Congress looks for interagency coordination on drones
Lawmakers are considering putting DHS in charge of an interagency task force on drone security.
Lawmakers are calling on the Department of Homeland Security to produce a comprehensive strategy to combat the potential threat of domestic drones. Citing the January crash on the White House South Lawn, members of the House Homeland Security Subcommittee on Oversight and Management Efficiency called for a better understanding of the threat environment and remedial technologies.
Through its Science and Technology Directorate, DHS has been assessing unmanned aerial systems' applicability to law enforcement, but "much more needs to be done to safeguard against malicious actors" that use the technology, Subcommittee Chairman Scott Perry (R-Pa.) said at a March 18 hearing. DHS "needs a cohesive strategy to address these issues."
Mississippi Rep. Bennie Thompson, the top Democrat on the full committee, said he was disappointed that DHS did not accept an invitation to testify. A DHS spokesperson declined to comment on why the department did not accept the invitation.
DHS, with its mission to protect the country and its responsibility for the Secret Service, might seem a natural starting place for any drone mitigation strategy. Fred Roggero, a retired Air Force major general who is now an aviation consultant, told the subcommittee that while DHS should have a role in shaping the strategy, the Defense Department and, perhaps, the Energy Department should also be included, given the sensitive sites under the latter’s charge.
Gregory McNeal, an associate professor at the Pepperdine University School of Law, warned against the possibility of federal agencies assessing the threat from drones in separate silos rather than collectively.
"That might be part of the problem … that in each stovepipe across agencies, various individuals might be working on the threat, but there's not a single point of coordination," he told the panel.
He suggested Congress designate a specific person or office at DHS for leading the interagency strategy.
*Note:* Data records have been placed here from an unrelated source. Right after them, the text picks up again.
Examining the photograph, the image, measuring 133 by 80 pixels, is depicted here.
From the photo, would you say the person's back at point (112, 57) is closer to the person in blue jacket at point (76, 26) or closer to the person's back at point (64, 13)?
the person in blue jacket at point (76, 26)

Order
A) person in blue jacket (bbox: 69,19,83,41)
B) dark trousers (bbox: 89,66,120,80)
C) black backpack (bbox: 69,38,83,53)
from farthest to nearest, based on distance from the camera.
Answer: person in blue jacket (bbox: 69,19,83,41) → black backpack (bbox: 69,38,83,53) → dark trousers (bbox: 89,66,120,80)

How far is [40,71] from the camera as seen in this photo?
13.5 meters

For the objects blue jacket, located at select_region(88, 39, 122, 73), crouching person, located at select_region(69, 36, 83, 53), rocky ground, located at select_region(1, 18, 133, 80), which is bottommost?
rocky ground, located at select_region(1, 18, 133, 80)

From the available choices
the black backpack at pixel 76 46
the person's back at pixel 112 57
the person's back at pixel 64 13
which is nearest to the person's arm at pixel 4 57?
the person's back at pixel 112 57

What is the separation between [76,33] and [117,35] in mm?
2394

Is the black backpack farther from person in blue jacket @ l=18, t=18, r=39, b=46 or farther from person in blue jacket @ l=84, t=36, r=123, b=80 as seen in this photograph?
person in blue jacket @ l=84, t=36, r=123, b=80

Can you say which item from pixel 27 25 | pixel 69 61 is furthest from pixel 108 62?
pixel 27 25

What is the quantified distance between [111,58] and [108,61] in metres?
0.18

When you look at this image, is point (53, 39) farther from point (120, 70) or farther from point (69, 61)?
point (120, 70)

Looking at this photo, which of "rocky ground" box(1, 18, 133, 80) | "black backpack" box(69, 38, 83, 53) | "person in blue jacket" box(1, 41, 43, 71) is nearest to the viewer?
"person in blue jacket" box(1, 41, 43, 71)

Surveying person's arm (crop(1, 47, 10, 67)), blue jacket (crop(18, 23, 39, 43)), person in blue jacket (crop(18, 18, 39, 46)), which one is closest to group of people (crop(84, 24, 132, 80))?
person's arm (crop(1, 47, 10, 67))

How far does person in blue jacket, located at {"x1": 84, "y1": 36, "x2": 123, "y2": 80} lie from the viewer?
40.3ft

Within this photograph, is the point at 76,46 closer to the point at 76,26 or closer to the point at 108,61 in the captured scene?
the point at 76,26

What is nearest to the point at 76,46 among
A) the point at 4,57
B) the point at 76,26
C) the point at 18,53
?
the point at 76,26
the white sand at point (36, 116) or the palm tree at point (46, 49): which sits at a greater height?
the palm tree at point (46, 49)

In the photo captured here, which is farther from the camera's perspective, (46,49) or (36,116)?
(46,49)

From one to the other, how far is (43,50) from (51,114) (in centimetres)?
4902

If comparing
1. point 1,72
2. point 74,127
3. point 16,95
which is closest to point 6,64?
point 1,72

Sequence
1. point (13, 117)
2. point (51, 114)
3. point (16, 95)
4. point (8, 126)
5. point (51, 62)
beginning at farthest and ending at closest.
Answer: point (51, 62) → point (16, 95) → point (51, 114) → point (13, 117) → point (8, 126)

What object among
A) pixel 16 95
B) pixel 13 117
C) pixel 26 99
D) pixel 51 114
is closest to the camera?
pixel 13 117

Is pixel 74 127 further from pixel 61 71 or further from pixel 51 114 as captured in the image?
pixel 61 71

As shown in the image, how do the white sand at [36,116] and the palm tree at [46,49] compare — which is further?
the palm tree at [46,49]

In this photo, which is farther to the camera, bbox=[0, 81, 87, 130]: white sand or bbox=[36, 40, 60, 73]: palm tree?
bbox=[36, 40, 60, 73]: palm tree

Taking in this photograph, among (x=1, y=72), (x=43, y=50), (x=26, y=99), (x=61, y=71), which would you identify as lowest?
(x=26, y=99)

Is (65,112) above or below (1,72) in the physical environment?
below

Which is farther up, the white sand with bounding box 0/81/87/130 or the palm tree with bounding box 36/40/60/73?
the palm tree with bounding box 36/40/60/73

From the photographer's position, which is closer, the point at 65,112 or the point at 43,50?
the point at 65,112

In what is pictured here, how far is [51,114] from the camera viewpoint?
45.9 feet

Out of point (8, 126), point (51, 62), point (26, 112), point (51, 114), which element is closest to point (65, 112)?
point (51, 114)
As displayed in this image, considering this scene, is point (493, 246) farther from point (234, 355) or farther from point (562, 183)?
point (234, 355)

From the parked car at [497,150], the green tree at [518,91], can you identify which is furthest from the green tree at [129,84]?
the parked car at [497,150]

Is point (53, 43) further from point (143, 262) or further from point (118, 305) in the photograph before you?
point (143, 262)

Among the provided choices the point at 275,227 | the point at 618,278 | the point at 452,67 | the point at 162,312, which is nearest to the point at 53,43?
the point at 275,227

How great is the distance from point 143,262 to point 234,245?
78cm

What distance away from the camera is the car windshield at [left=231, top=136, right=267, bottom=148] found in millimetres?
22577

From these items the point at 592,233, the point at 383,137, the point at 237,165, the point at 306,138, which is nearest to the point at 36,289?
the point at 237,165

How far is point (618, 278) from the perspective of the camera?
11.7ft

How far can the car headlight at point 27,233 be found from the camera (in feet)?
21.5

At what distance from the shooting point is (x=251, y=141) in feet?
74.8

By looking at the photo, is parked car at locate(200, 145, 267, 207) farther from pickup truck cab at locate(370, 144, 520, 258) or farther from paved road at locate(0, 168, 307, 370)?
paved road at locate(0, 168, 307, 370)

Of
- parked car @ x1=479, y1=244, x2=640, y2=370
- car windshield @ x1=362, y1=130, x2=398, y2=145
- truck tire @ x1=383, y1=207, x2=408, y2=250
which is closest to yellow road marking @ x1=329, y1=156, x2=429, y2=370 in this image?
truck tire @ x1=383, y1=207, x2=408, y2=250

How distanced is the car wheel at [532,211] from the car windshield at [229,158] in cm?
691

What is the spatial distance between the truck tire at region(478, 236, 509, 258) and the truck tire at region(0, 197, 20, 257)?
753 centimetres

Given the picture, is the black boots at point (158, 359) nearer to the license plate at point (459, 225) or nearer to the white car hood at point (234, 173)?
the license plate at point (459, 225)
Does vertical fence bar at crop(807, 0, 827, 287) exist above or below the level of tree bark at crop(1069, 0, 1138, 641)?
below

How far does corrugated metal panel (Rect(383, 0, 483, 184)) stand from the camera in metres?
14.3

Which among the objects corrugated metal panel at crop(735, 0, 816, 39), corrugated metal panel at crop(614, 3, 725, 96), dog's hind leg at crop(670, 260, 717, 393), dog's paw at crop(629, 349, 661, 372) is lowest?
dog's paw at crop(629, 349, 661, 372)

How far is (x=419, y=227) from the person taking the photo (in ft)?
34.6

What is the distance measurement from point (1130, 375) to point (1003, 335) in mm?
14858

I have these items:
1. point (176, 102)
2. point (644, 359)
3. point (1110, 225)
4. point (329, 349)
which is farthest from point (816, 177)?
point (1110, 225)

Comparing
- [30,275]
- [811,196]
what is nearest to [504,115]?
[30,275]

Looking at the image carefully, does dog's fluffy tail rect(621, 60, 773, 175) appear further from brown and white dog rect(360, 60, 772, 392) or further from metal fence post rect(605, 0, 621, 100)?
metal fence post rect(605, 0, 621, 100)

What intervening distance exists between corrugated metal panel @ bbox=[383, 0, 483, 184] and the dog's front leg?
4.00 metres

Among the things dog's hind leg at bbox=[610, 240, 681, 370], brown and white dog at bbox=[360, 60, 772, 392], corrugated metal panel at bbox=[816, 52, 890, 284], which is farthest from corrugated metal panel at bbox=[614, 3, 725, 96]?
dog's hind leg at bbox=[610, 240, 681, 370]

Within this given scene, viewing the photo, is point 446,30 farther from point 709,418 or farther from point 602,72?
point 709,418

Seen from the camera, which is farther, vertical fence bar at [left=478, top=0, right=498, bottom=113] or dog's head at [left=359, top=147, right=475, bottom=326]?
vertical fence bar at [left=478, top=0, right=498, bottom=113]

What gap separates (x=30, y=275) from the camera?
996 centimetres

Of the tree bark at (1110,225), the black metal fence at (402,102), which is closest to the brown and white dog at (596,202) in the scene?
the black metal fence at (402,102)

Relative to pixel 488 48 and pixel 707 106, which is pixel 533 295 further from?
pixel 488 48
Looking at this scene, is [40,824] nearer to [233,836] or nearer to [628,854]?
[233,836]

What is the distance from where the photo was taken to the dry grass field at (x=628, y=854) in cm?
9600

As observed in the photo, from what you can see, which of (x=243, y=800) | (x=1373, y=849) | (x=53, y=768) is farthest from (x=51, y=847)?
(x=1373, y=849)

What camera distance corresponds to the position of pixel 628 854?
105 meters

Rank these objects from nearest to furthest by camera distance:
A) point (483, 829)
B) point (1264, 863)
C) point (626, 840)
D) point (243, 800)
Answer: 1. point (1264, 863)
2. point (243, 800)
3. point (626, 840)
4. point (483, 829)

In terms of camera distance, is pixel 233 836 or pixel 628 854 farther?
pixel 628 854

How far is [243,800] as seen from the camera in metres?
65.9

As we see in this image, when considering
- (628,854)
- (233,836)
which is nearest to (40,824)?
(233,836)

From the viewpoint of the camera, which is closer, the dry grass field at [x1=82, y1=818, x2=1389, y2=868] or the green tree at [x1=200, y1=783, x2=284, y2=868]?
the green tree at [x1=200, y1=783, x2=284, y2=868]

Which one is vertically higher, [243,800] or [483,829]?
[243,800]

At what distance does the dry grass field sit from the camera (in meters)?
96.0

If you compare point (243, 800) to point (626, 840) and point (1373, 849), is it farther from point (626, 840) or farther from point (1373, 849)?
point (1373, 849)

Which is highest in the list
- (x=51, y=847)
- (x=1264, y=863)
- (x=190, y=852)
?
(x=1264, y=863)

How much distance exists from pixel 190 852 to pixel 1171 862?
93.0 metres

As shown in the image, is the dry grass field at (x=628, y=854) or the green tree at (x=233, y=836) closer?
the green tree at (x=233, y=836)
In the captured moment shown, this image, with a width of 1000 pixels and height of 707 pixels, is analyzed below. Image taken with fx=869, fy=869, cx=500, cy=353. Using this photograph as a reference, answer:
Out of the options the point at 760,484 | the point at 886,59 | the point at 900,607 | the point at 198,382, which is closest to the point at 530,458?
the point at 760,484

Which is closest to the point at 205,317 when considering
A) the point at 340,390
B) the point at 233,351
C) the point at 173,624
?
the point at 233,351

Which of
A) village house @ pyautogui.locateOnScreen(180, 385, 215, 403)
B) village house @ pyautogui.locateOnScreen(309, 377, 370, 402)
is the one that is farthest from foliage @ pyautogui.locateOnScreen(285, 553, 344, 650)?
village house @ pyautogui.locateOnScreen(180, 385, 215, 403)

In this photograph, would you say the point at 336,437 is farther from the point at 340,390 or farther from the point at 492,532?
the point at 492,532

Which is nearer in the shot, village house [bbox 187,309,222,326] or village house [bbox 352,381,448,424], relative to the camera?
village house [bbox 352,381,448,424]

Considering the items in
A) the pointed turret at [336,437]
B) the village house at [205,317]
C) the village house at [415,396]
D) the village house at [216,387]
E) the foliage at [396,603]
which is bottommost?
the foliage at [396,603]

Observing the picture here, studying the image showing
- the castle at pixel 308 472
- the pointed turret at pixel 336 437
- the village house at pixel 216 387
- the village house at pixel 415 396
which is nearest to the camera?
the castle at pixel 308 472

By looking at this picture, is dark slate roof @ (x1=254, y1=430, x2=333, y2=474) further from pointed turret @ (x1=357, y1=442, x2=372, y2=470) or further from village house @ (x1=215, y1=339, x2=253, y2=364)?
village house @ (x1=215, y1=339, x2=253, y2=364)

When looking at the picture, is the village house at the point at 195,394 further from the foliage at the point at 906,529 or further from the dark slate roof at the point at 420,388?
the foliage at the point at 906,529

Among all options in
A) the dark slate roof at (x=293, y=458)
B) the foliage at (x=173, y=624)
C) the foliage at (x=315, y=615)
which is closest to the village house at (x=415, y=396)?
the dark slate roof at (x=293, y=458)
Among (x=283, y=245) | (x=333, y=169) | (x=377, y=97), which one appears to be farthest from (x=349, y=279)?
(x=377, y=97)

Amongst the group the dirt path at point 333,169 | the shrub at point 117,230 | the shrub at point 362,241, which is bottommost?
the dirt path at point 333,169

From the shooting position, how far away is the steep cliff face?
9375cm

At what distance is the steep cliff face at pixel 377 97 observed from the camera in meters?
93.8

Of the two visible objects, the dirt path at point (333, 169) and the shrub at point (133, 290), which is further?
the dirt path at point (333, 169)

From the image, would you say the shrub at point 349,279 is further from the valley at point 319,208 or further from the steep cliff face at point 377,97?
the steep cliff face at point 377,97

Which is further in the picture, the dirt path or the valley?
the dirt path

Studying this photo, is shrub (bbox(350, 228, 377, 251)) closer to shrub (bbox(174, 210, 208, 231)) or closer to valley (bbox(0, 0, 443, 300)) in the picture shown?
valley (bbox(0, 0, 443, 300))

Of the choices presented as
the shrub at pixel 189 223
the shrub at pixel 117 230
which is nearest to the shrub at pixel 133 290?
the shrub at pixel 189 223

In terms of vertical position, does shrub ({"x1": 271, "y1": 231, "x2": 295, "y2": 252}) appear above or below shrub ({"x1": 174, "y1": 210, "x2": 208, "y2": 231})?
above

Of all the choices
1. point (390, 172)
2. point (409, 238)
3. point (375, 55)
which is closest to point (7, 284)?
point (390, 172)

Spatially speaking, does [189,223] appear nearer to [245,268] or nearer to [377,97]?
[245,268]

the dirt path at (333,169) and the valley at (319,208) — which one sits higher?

He cited as precedent the Counter-MANPADS System Program Office, a temporary DHS outfit established to assess the threat to commercial aviation posed by surface-to-air missiles.
Drones pose technological as well as bureaucratic challenges to federal agencies.
Todd E. Humphreys, an assistant professor at the University of Texas Cockrell School of Engineering, offered one possible remedy.
"For especially sensitive sites like the White House, we could deploy a network of infrared cameras set up to detect and track an incoming drone by looking for the thermal signatures of its warm batteries and motors," he said. "And this network of sensors could be used to guide an always-ready squadron of interceptor drones that could capture the intruder in a net and carry it off."